Scupastréte s.m. = Spazzino

Questo soprannome deriva dal mestiere, come ferracavalle (maniscalco), cappellére(cappellaio)o lo scherzoso sfasciachemò (che “ripara” i comò).

È accertato quindi che costui era un operatore ecologico. Ovviamente una volta gli spazzini non erano meccanizzati. Erano muniti scope di rami di ginestra con lunghi manici per raccogliere i rifiuti di cucina (che le nostre nonne simpaticamente buttavano per strada, assieme all’acqua del bucato e a quella del lavaggio delle stoviglie) e le ammonticchiavano all’incrocio delle strade. Il paradiso delle mosche!

Più tardi passava ‘a carrètte ‘a mennèzze. Con l’aiuto di palette e secchi altri spazzini trasferivano sul carretto tutto il pattume che poi andava nelle discariche per la gioia dei garzoni che vi portavano i porci a pascolare. Tutto ecologico, senza plastica e polistirolo, il composto diventava concime per gli orti.

Gli Alleati che occupavano Manfredonia, istituirono durante la loro permanenza fino al 1945, dei punti di raccolta con enormi fusti metallici rossi numerati.
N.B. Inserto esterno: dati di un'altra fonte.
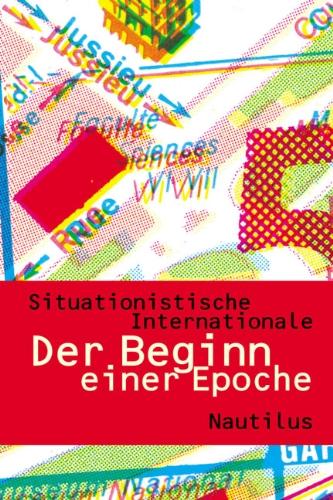 Der Beginn einer Epoche: Texte der Situationisten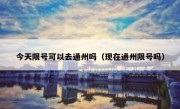 今天限号可以去通州吗（现在通州限号吗）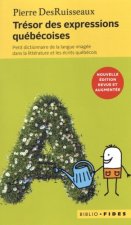 Trésor des expressions populaires petit dictionnaire de la langue imagée dans la littérature et les écrits québécois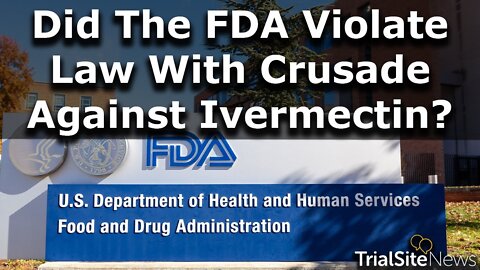 Dr. Ben Carson Accusation: The FDA Violated the Law with its Relentless Crusade Against Ivermectin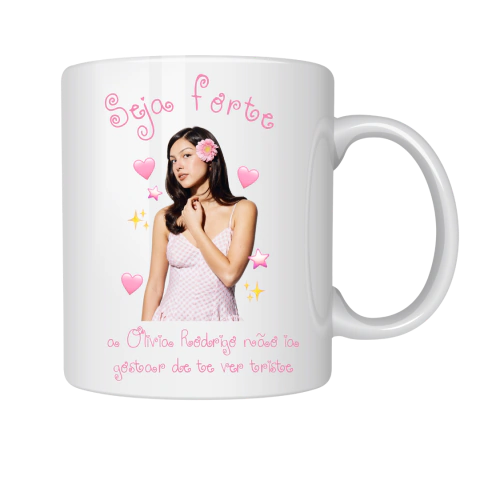 Caneca Seja Forte - Olivia Rodrigo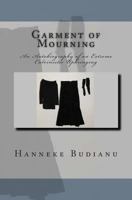 Garment of Mourning: An Autobiography of an Extreme Calvinistic Upbringing 1456403834 Book Cover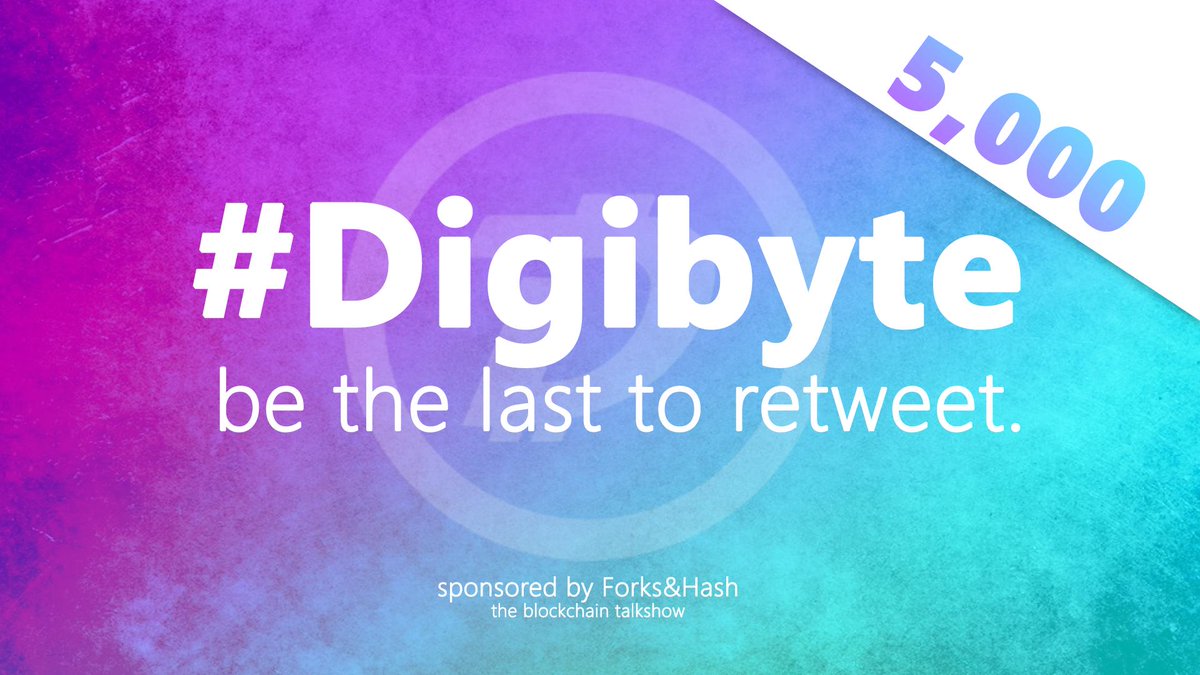 forksandhash's tweet photo. Win 5,000 #Digibyte if you are the last person to retweet this post. You must be a follower to win.

@DigiByteCoin  #airdrop #giveaway #blockchain #cryptocurrency #cryptocontest #cryptoairdrop #freecrypto $dgb #dgb https://t.co/NsfniRS2ll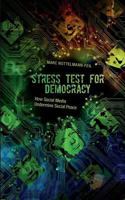 Stress Test for Democracy: How Social Media Undermine Social Peace 3748148593 Book Cover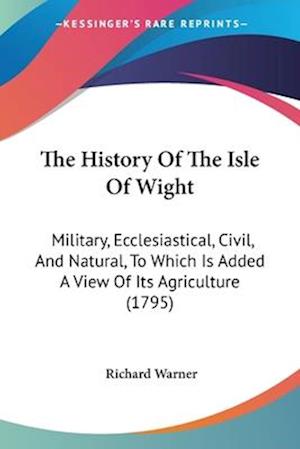 The History Of The Isle Of Wight
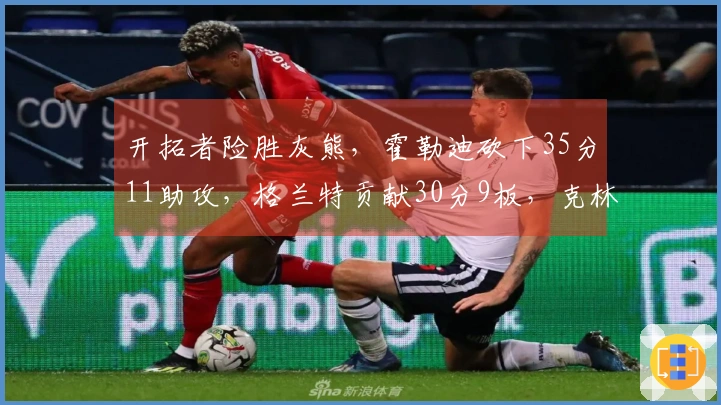 开拓者险胜灰熊，霍勒迪砍下35分11助攻，格兰特贡献30分9板，克林根因恶犯被逐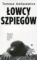 Łowcy szpiegów. Polskie służby kontra CIA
Imparammo che l’immondizia andava conferita là dentro e non buttata per strada.

Dopo tanti anni le nuove leve buttano bottiglie vuote di vetro e di plastica, cartacce, e di tutto e di più nei vialetti della villa comunale, nel fossato del Castello, nonostante la presenza di appositi raccoglitori, per far capire ai pochi turisti che noi siamo un popolo progredito. Puah!